I told my colleagues in the remote workplace that I wouldn't be there for the daily video chat because of the death in the family. It's the kind of organization that understands such things.

Sylvia the Cat: March 30, 2000 - June 23 2017


April 8, 2005: Sylvia soon after she arrived. Her original name in the shelter had been "Babe."


May 5, 2005: Sylvia with a time capsule that is still there on the bedrock (now beneath a couple feet of soil). (Click to enlarge)


Feb. 20, 2006: A dining room scene. Sylvia in the foreground with Clarence in the background.


Feb. 20, 2006: A dining room scene. Sylvia with the contrast turned up so you can see her eyes.


Feb. 20, 2006: A dining room scene. Sylvia in the foreground with Clarence and Julius (aka "Stripey") in the background. (Click to enlarge)


March 9, 2006: Sylvia on top of Eleanor the Dog.


May 31, 2007: Sylvia walking away from Julius (aka "Stripey").


April 23, 2008: Sylvia with Marie (aka "the Old 'the Baby'").


June 9, 2009: Sylvia on the railing of the laboratory deck, half of a stereo photo. (Click to enlarge)


March 5, 2010: Clockwise from Eleanor the Dog: Marie (aka "the Old 'the Baby'"), Julius (aka "Stripey"), and Sylvia. All these creatures are now dead.


Nov. 15, 2010: From left: Julius (aka "Stripey"), Eleanor, Gretchen, Sylvia, Sally (on the floor). All these creatures except Gretchen are dead. (Click to enlarge)
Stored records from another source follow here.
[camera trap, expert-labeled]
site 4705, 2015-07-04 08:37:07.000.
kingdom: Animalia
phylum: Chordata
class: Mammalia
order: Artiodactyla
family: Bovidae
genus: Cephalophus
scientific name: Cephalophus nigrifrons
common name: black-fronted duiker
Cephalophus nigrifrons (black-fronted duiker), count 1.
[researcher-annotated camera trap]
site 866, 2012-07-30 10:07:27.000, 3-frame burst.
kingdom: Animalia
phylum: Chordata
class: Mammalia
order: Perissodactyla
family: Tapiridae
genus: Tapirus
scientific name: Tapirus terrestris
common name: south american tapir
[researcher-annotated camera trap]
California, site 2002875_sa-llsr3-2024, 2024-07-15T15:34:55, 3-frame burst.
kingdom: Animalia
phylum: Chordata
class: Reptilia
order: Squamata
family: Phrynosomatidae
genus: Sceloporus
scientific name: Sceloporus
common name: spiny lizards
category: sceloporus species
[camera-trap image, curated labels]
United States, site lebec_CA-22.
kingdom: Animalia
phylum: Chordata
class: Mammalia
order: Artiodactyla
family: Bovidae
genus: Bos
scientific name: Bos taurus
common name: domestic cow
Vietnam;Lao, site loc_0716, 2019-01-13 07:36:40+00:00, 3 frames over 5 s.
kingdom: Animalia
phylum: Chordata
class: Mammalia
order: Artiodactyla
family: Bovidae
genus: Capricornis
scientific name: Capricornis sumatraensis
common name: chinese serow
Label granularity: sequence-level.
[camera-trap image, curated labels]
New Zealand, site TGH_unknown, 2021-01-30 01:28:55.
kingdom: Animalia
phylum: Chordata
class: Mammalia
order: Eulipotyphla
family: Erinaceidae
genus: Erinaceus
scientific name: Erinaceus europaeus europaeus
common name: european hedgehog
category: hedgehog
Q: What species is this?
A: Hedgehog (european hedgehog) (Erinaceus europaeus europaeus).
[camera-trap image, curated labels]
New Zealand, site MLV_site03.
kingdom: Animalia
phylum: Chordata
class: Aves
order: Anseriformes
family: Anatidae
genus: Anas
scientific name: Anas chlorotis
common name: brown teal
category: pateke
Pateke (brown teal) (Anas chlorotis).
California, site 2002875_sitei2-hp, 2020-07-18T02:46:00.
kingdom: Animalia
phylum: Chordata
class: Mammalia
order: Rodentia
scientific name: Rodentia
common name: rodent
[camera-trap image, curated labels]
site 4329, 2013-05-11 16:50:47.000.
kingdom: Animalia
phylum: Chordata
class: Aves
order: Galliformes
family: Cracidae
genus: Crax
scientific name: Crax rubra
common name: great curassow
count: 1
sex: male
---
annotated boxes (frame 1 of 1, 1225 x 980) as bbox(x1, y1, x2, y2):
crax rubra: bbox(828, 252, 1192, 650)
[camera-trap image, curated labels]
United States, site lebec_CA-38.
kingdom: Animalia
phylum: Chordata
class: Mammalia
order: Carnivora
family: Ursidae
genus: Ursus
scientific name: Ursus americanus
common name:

Dec. 25, 2010: Sylvia with me as I ply the internet on a netbook. (Click to enlarge)


Jan. 19, 2011: Painting of Sylvia.


Feb. 11, 2011: Sylvia in the living room.


May 22, 2011: Sylvia in the laboratory.


Jul. 8, 2011: Breakfast time for kitties! From left: Marie (aka "the Baby")


June 6, 2012: Sylvia as her alter-ego Dusty McGee. (Click to enlarge)


February 2, 2014: Clockwise from my face: Darla, Olive (Susan and David's two dogs), Clarence the Cat, Ramona the Dog, and Sylvia the Cat. (Click to enlarge)


January 17, 2015: Another breakfast time for kitties! From left: Oscar, Clarence, Julius (aka "Stripey"), Sylvia, Celeste (aka "the Baby"). (Click to enlarge)


August 14, 2015: From left: Ramona, Oscar, Sylvia, me. (Click to enlarge)


September 2, 2016: Painting of Sylvia.


June 2, 2017


June 22, 2017: Sylvia the day before she died. She weighed only three pounds and was not eating at the end. (Click to enlarge)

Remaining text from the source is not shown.